For completeness, I should note that, on behalf of the Claimants, Mr Cooksley also contended that, as a matter of principle, a document referred to in a witness statement was not disclosable if it could be shown that it was not relevant. He cited no authority in support of that proposition (Atos Consulting Limited v Avis PLC [2007] EWHC 323 (TCC), the case he did rely on, was concerned with redactions generally, not allegedly irrelevant documents mentioned in pleadings or statements). On one view, by setting up a further ‘difficulty’ in the way of the disclosure of ‘mentioned’ documents, the Claimants’ reliance on relevance is contrary to the Court of Appeal’s approach in Expandable. Moreover, in practice, it will always be rather difficult for a claimant to argue that a document which has been expressly referred to in support of an earlier application to the court is not, in fact, relevant at all. Be that as it may, for the purposes of this application, I am prepared to accept that, in theory, it may be possible to avoid disclosure of a mentioned document on the ground of relevance. I deal with the detailed submissions on relevance below.

3.5.

Litigation Privilege

27.

In Winterthur Swiss Insurance Co and Another v AG (Manchester) Limited (In Liquidation) and Others [2006] EWHC 839 (Comm), Aikens J (as he then was) sets out a very helpful summary, at paragraph 65 and following, of the definition of legal professional privilege. He identifies two sub-types, namely legal advice privilege and litigation privilege. It is the latter with which we are concerned with in this case. He defined it as follows:

“ 68. The rational for … litigation privilege rests, in modern terms, on the principles of access to justice, the proper administration of justice, a fair trial and equality of arms. Those who engage in litigation or are contemplating doing so may well require professional legal advice to advance their case in litigation effectively. To obtain the legal advice and to pursue the adversarial litigation efficiently, the communications between a lawyer and his client and a lawyer and a third party and any communication brought into existence for the dominant purpose of being used in litigation must be kept confidential, without fear that what is said or written might be disclosed. Therefore those classes of communication are covered by ‘litigation privilege’.”

He went on at paragraph 71 to identify what fell within the scope of litigation privilege. He said:

“The privilege obviously covers legal advice given by a lawyer to his client for the purposes of such existing or contemplated litigation. It also extends to communications between the lawyers and his client and the lawyer and third parties, provided that those communications are made for the sole or dominant purpose of obtaining legal advice or conducting that litigation. In deciding whether a communication is subject to ‘litigation privilege’, the court has to consider objectively the purpose of the person or authority that directed the creation of the communication.”

28.

_Available data:_
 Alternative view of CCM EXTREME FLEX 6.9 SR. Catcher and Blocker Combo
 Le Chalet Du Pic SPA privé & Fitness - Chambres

_What to produce:_
Using the text on disclosure and litigation privilege, answer each question briefly.
(a) Which case did Mr Cooksley rely on for his argument about relevance?
(b) What two sub-types of legal professional privilege does Aikens J identify?
(c) According to the quoted paragraph 71, whose purpose must the court consider objectively when deciding whether a communication is subject to litigation privilege?

_Result of the exercise:_
(a) Atos Consulting Limited v Avis PLC [2007] EWHC 323 (TCC).
(b) Legal advice privilege and litigation privilege.
(c) The purpose of the person or authority that directed the creation of the communication.